PASSAGE section start

Michelle Blakeney, Jason Davidson and Jenny Fraser |
The project features artists
whose work focuses on the production of an inter-connected expression. The
intention is to facilitate an in-depth discussion to be shaped largely by the
online residency participants, but potentially covering notions such as:
non-linear storytelling, authorship, audiences, accessibility, new media
literacy and, the past and future potentials of online digital storytelling.
Three artists were
commissioned by artist/curator Jenny Fraser (QLD) to undertake online
residencies to research and develop new work and create a new web-presence.
Working from their own home states and territory, the artists, Christine Peacock
(QLD), Jason Davidson (NT) and Michelle Blakeney (NSW) have also engaged other
creatives. The Aboriginal writers that have been commissioned for the project
are Mary Graham (QLD), Ross Watson (QLD) and Peter Morin (Canada).
The Blackout Collective is a
group of creators from all over Australia who fluidly communicate and contribute
towards screen- based culture locally, across Australia, and internationally.
“Australia, in itself is a big brown land, so it is difficult for us to
maintain face-to-face contact even in our own country. It is important
professionally and spiritually for us to travel together, and engage with Native
Canadian artists at the festival, as we struggle in a very niche artform area in
our own country, and are usually excluded from mainstream new media
exhibitions” said Jenny Fraser.

PASSAGE section end
DATASET CONTENT section start

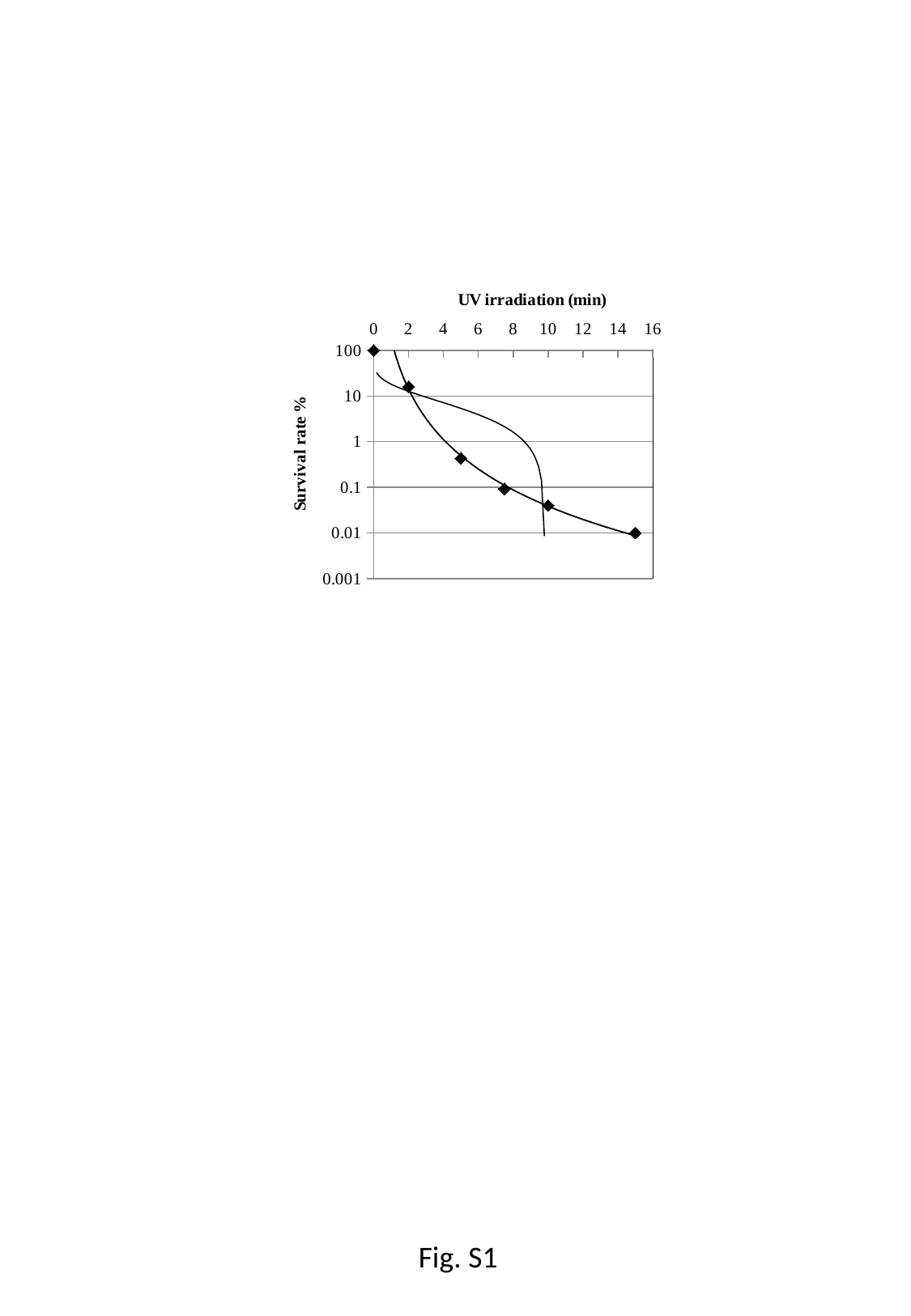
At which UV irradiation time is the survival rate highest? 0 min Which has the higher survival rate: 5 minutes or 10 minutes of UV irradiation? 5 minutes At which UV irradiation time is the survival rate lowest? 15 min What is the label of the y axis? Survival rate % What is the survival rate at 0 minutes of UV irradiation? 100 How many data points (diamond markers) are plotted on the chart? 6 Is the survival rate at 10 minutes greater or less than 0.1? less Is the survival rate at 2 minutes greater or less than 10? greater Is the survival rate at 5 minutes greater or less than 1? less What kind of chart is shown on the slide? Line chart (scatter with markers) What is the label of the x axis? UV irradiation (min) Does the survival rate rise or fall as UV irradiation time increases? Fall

DATASET CONTENT section end

* WORK TO COMPLETE
According to the passage about the online residency project, which Aboriginal writers were commissioned for it? Answer from the text alone, not from the material.

* EXERCISE RESULT
Mary Graham (QLD), Ross Watson (QLD) and Peter Morin (Canada).